CLA-2-58:RR:NC:TA:351 E89884

Mr. Ronald Van Dyck
Rob Imports, Inc.
c/o Galina Bouquet, Inc.
260 W. 39th Street, 14th Fl.
New York, NY 10018

RE: The tariff classification of beaded lace from Haiti

Dear Mr. Van Dyck:

This is in response to your request dated October 22, 1999, requesting a ruling regarding the applicability of subheading 9802.00.80, Harmonized Tariff Schedule of the United States, (HTSUS), to beaded lace. A representative sample of the lace, both before and after beading, was submitted.

FACTS:

You state that you contract to have lace, which is made in France, beaded in Haiti and shipped to customers in the United States. The typical scenario that you presented is as follows: A company “A”, located in the US, purchases levers lace made in France and has it shipped to the United States. A manufacturer of bridal gowns located in the U.S., company “B”, buys the lace from “A” and contracts with you, Rob Imports, to have the lace shipped to Haiti where it is beaded and returned to the U.S. In all cases, the lace originates in France. For certain styles, the beads, pearls or sequins are either of U.S. origin or of foreign origin. The thread in all instances used to attach the beads, etc. to the lace is of U.S. origin. The lace fabric remains “in the piece” and is not cut into individual motifs until after its reimportation into the U.S. For items 1716, 1935 and 1800, the lace is made in France, the pearls originate from China and the thread is of U.S. origin. For item 6009, the lace is made in France, the beads are of Czech origin and the thread is of U.S. origin. For item 7007, the lace is made in France, and the sequins and the thread are of U.S. origin.

> **Supplied material**

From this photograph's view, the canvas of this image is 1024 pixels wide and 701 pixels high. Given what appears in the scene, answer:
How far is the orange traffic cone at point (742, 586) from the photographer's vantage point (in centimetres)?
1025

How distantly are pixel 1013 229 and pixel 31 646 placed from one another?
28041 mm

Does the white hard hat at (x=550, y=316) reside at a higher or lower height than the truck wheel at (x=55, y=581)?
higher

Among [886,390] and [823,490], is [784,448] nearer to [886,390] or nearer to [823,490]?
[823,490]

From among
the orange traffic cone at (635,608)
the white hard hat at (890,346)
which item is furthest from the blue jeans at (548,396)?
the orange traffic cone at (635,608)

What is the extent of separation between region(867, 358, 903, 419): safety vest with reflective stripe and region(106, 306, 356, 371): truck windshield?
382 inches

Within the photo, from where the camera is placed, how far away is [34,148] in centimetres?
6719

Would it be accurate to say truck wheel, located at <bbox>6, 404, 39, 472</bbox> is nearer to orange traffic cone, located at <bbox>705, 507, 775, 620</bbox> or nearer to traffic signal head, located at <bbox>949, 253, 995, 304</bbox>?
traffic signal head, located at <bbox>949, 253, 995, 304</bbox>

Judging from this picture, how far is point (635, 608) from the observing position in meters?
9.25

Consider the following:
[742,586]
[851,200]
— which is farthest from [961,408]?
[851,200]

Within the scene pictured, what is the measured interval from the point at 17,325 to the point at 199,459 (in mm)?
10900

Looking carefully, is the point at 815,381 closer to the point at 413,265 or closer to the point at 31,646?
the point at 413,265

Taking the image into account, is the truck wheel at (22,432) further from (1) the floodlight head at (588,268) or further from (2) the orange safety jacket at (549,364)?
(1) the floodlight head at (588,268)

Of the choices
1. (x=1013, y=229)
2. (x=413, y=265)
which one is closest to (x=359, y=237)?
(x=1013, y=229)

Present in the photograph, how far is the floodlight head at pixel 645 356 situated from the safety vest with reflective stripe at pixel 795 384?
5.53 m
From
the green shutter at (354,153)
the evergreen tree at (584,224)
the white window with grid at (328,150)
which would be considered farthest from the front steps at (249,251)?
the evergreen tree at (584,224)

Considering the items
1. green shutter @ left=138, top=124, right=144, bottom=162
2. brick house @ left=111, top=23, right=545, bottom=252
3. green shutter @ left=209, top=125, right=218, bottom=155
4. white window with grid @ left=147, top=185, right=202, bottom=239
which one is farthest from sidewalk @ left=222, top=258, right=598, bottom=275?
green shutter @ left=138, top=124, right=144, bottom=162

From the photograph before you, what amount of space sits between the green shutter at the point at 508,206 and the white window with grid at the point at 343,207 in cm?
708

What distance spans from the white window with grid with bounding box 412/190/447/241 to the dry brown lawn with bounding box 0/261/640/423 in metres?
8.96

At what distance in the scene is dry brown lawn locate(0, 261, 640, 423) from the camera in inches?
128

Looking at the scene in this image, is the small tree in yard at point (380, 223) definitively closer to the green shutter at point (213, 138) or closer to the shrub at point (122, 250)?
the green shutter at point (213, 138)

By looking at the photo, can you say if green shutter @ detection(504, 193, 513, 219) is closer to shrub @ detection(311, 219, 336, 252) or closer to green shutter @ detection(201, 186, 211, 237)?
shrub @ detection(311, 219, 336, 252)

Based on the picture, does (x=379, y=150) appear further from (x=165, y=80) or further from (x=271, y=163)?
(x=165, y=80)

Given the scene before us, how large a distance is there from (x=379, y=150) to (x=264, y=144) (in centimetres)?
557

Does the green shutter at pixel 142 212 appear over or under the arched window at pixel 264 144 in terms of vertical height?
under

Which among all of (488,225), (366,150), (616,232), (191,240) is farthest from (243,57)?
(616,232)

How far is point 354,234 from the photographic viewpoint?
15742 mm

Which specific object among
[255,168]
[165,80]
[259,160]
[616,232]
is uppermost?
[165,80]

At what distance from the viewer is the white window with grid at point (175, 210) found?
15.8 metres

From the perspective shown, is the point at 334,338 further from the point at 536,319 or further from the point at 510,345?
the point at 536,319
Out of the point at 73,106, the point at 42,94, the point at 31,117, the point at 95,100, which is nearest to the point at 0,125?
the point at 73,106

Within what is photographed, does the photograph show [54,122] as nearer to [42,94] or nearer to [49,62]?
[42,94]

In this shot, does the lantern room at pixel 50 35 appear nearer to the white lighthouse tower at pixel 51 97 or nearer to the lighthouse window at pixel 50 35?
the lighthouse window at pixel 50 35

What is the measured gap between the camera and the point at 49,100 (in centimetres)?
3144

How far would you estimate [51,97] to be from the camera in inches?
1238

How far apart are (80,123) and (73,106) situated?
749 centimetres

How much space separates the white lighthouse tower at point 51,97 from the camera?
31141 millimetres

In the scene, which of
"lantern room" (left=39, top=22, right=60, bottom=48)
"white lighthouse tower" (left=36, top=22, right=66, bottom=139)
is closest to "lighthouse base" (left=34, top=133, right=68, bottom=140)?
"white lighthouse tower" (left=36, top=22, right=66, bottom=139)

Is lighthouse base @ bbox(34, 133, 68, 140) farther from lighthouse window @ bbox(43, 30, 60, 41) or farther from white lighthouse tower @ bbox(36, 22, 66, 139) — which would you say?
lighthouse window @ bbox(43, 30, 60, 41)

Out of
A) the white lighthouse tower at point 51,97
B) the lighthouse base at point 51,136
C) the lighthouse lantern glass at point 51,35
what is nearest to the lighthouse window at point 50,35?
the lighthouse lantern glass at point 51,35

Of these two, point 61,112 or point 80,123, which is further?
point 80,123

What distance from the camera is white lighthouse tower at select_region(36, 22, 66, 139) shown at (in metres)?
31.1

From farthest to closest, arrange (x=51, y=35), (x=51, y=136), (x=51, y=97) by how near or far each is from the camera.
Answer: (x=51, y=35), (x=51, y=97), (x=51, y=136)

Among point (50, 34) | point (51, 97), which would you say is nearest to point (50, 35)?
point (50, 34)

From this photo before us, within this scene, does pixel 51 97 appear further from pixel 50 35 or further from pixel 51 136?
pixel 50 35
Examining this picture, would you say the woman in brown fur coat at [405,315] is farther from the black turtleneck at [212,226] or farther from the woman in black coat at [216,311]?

> **Written exercise**
Reproduce the passage of the beaded lace ruling letter from "RE: The tariff" up to and including "beading, was submitted.", word for word.

> **Task output**
RE: The tariff classification of beaded lace from Haiti

Dear Mr. Van Dyck:

This is in response to your request dated October 22, 1999, requesting a ruling regarding the applicability of subheading 9802.00.80, Harmonized Tariff Schedule of the United States, (HTSUS), to beaded lace. A representative sample of the lace, both before and after beading, was submitted.